Enterprise Resource Planning ? Wikipedia

hier ist ein Post mit Links zu solchen und ähnlichen Systemen:

http://www.java-forum.org/plauderecke/78909-e-shop-system.html#post490668

Slawa


----------



## planktom (8. Mrz 2009)

Hi,
ihr wollt wohl, dass ich nochmals die Schulbank drücke
Ok:
RMI: Damit schaffe ich es, die Belastung des Netzwerks zu verringern und die Client-Server-Kommunikation unabhängiger von Bandbreitenschwankungen zu machen. Evtl. kann ich mir dann den zusätzlichen Aufwand der Programmierung des SQL-Servers sparen und alles in Java-Klassen (das erste Mal, dass ich dieses Wort benutze!) auslagern. Hört sich gut an.
ORM: Operational Reactivity Margin, ein Maß für die Überschussreaktivität von Kernreaktoren... war's wohl nicht,
ORM: Object-Relational Mapping, ein Konzept zum Abbilden von Objekten in relationale Datenbanken
Die Datenbankstruktur liegt fest und hat sich auch in der bisherigen Anwendung bewährt. Ich nimm die mal als gegeben hin.
Hibernate: Den Begriff krieg ich nicht wirklich gebacken!?
...


----------



## planktom (8. Mrz 2009)

@slawaweis
Meine Kenntnisse in Java tendieren nach Null, mit Datenbanken hab' ich geringe Probleme: Meine bisherigen Erfahrungen liegen in der Wartung von MS-SQL und dem Einsatz und Programmierung von PHP/MySQL bei der Website-Erstellung.
Deinen Vorschlag Vorhandenes anzupassen hab' ich schon durch. Sämtliche Versuche scheiterten stets an der Preisberechnung. In unserem Fall muss die auf FIFO basieren. Und da wagen sich meine bisher untersuchten Warenwirtschaften nicht vor. Wozu denn auch, steuerlich ist bisher auch nur LIFO bzw. eine Durchschnittsbewertung zulässig. Auch wenn' den Tatsachen widerspricht: In einem Verpflegungsbetrieb verbrauche ich stets die ältesten Artikel zuerst.
Und dann sollen auch noch rückwirkend Korrekturen möglich sein.

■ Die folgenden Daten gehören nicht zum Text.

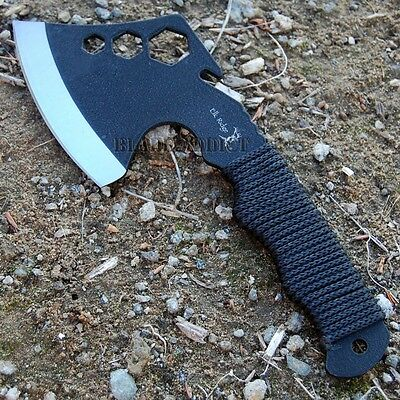 """9.5"""" FULL TANG THROWING AXE BATTLE HATCHET HUNTING CAMPING KNIFE Survival 272-U"""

Da tun sich die "Mitbewerber" auch sehr schwer.
Ciao
Tom


----------



## slawaweis (8. Mrz 2009)

planktom hat gesagt.:


> @slawaweis
> Meine Kenntnisse in Java tendieren nach Null, mit Datenbanken hab' ich geringe Probleme: Meine bisherigen Erfahrungen liegen in der Wartung von MS-SQL und dem Einsatz und Programmierung von PHP/MySQL bei der Website-Erstellung.


es dauert alleine 2 Jahre Java einigermaßen gut zu beherrschen und brauchbaren Code zu produzieren. Wenn da kein erfahrener Java-Entwickler im Team ist oder man für das Projekt 2-3 Jahre eingeplant hat, sehe ich schwarz. Dann lieber das ganze mit PHP machen.



planktom hat gesagt.:


> Deinen Vorschlag Vorhandenes anzupassen hab' ich schon durch. Sämtliche Versuche scheiterten stets an der Preisberechnung. In unserem Fall muss die auf FIFO basieren. Und da wagen sich meine bisher untersuchten Warenwirtschaften nicht vor. Wozu denn auch, steuerlich ist bisher auch nur LIFO bzw. eine Durchschnittsbewertung zulässig. Auch wenn' den Tatsachen widerspricht: In einem Verpflegungsbetrieb verbrauche ich stets die ältesten Artikel zuerst.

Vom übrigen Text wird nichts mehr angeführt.